[PROBLEM STATEMENT] Copy every record exactly, leaving the pictures out.
[[ INPUT FOR THIS TASK open ]]
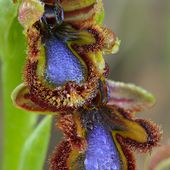 Ophrys speculum, wild orchids of Spain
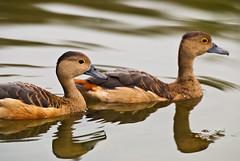 Swimming Ducks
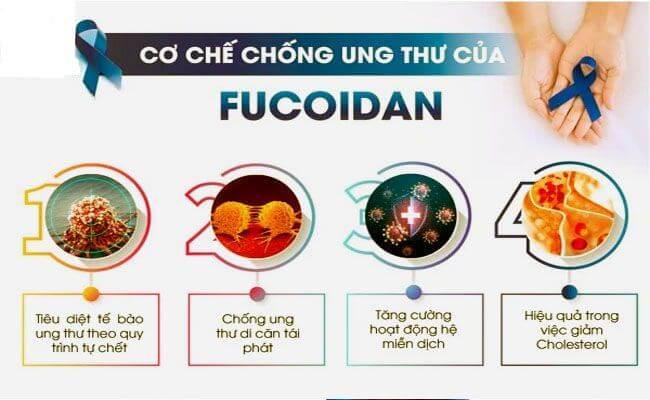 Tác dụng của Fucoidan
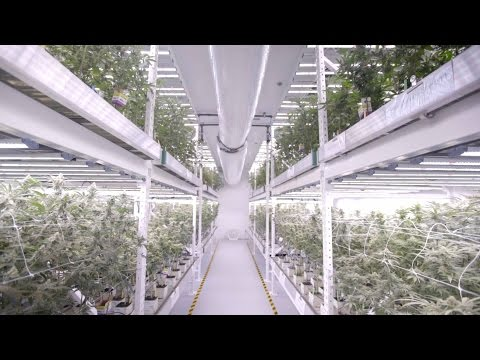 Vertical LED Grow Light Cannabis Farm At MedMen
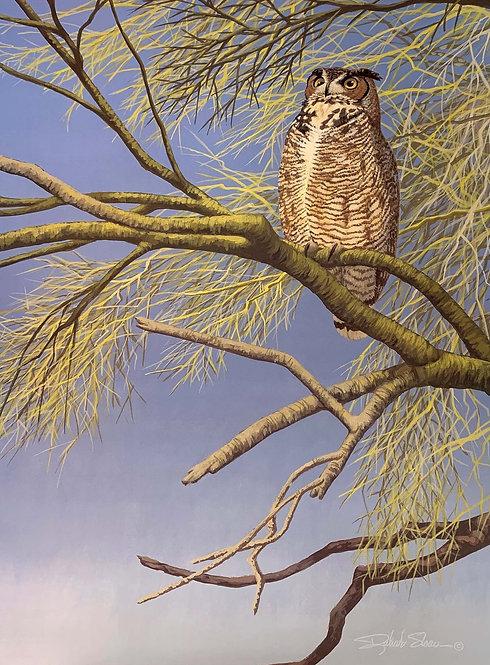 Great Horned Owl by Richard Sloan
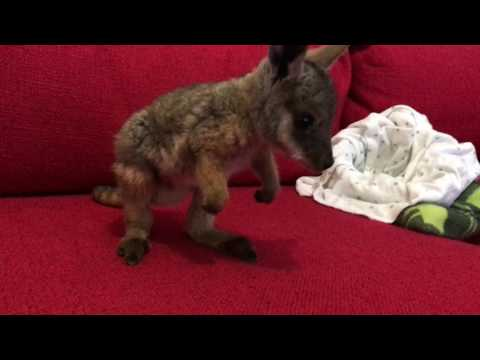 Wobbly wallaby takes first steps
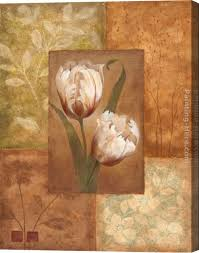 vivian flasch tulip i stretched canvas painting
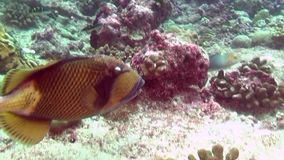 Wrasse fish on background of clear seabed underwater of Maldives. stock video footage
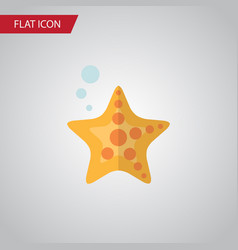 isolated starfish flat icon sea star vector image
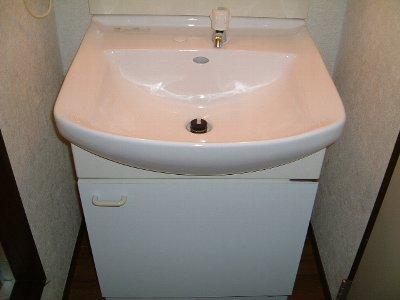 ニューハイツ市川 201号室の洗面所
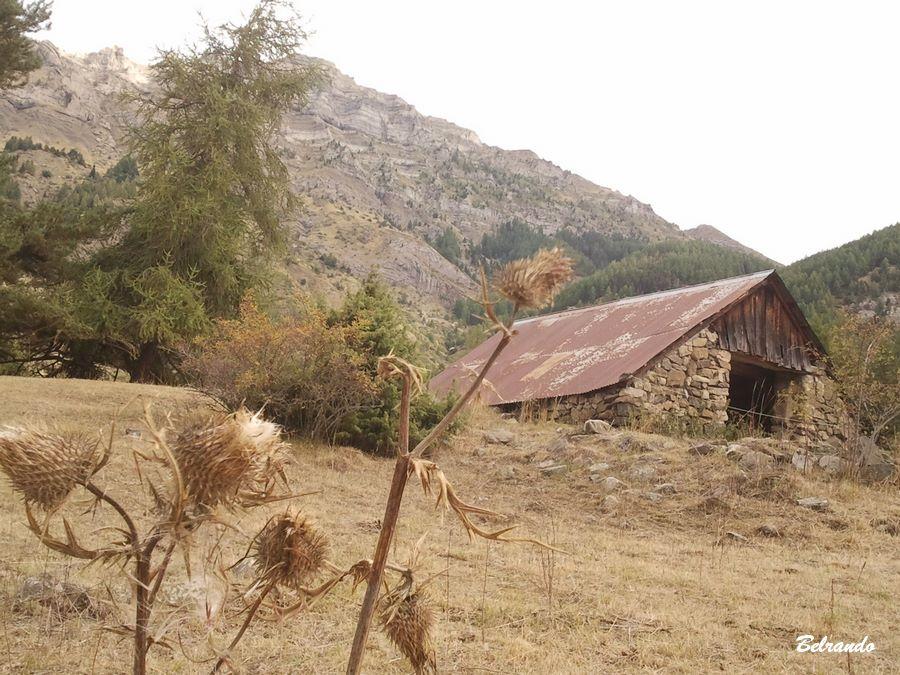 Grange, route des Combes entre Saint-Bonnet et Chaillol 1600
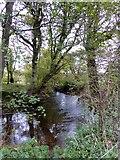 SS6807 : River Taw near Coldridge Bridge by David Smith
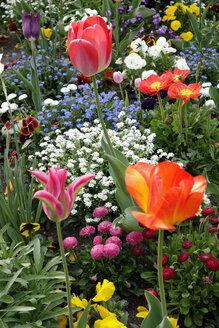 Germany, Bavaria, Wuerzburg, View of garden with tulips, Tulipa - NDF000445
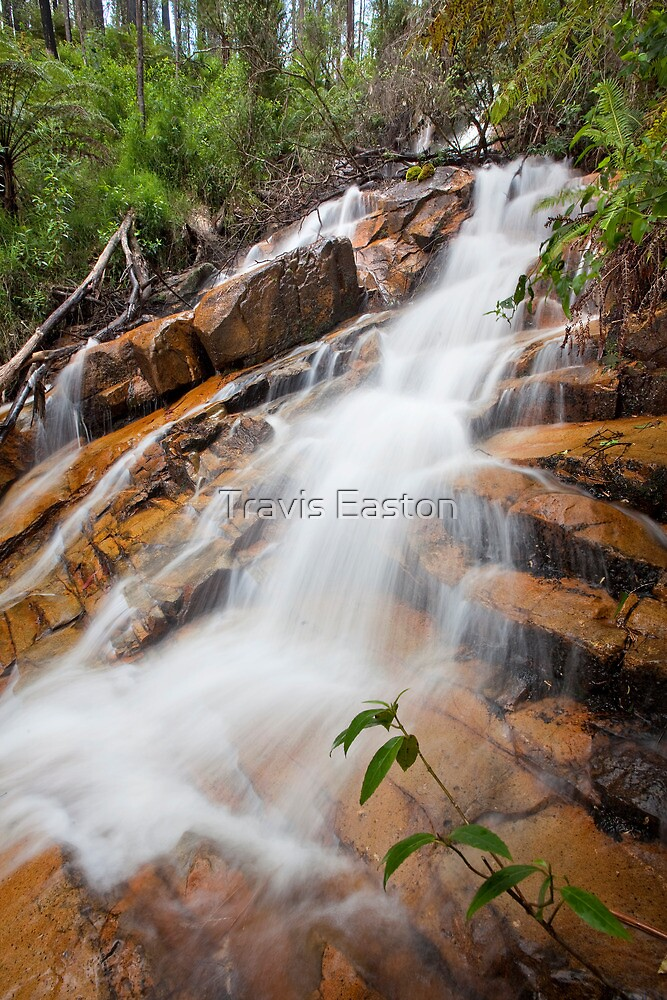 S Falls, 2nd step by Travis Easton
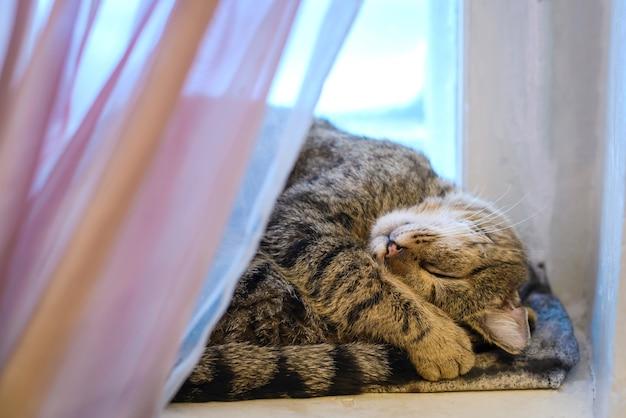 Полосатый кот спит на подоконнике у окна
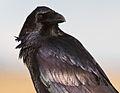 Corvus corax varius upper body.jpg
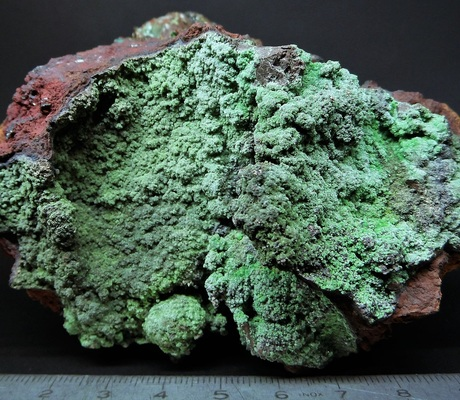 "<a href=""/photo-857290.html""><h1>Conichalcite</h1><h2>Ojuela Mine, Mapimí, Mun. de Mapimí, Durango, Mexico</h2><p>Bought at an exhibition of sales-purchases-exchange of minerals and fossils.</p><p class=""clickhere"">Click here to view photo page on mindat.org</p></a>"
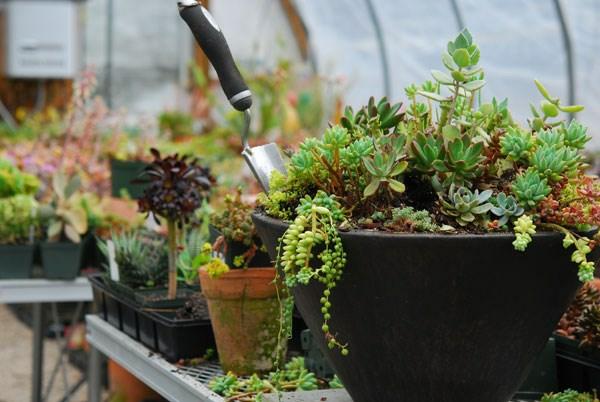 Container eye catching pflanzenlexikon pflanzen
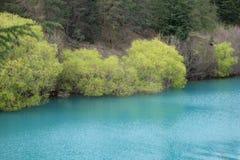 Nyazeeländska träd under höst fotografering för bildbyråer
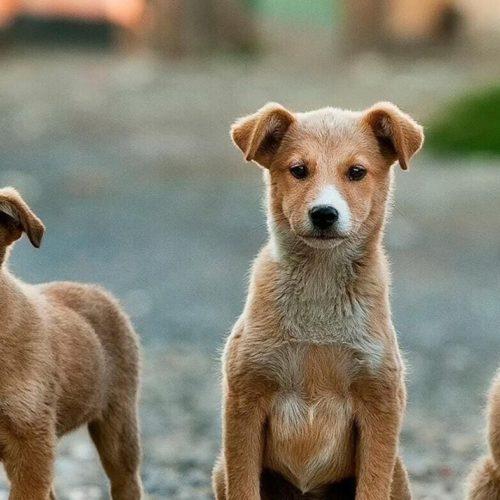 Purina Pet Challenge buscamos startups que adoren a los animales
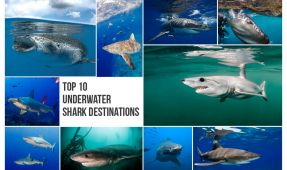 Top 10 Shark Photography Destinations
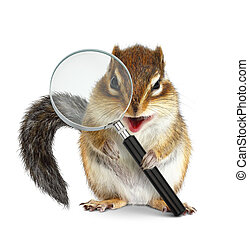 Funny animal chipmunk searching with magnifying glass, on...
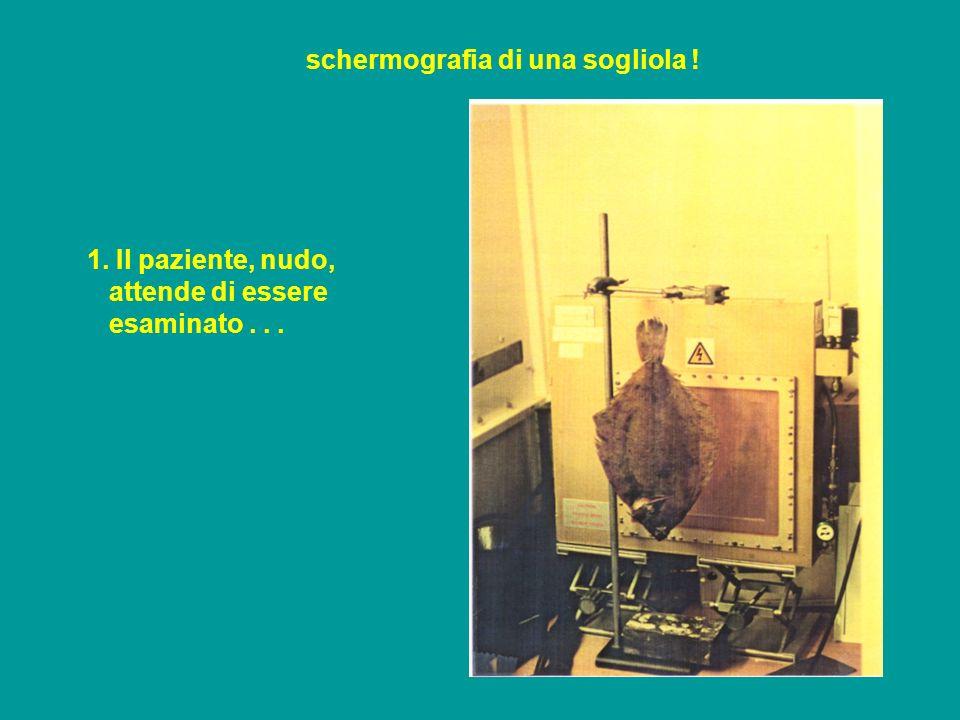 schermografia di una sogliola ! 1. Il paziente, nudo, attende di essere esaminato...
[[ INPUT FOR THIS TASK closed ]]
[RESPONSE]
 Ophrys speculum, wild orchids of Spain
 Swimming Ducks
 Tác dụng của Fucoidan
 Vertical LED Grow Light Cannabis Farm At MedMen
 Great Horned Owl by Richard Sloan
 Wobbly wallaby takes first steps
 vivian flasch tulip i stretched canvas painting
 Wrasse fish on background of clear seabed underwater of Maldives. stock video footage
 isolated starfish flat icon sea star vector image
 ニューハイツ市川 201号室の洗面所
 Grange, route des Combes entre Saint-Bonnet et Chaillol 1600
 SS6807 : River Taw near Coldridge Bridge by David Smith
 Germany, Bavaria, Wuerzburg, View of garden with tulips, Tulipa - NDF000445
 S Falls, 2nd step by Travis Easton
 Полосатый кот спит на подоконнике у окна
 Corvus corax varius upper body.jpg
 "<a href=""/photo-857290.html""><h1>Conichalcite</h1><h2>Ojuela Mine, Mapimí, Mun. de Mapimí, Durango, Mexico</h2><p>Bought at an exhibition of sales-purchases-exchange of minerals and fossils.</p><p class=""clickhere"">Click here to view photo page on mindat.org</p></a>"
 Container eye catching pflanzenlexikon pflanzen
 Nyazeeländska träd under höst fotografering för bildbyråer
 Purina Pet Challenge buscamos startups que adoren a los animales
 Top 10 Shark Photography Destinations
 Funny animal chipmunk searching with magnifying glass, on...
 schermografia di una sogliola ! 1. Il paziente, nudo, attende di essere esaminato...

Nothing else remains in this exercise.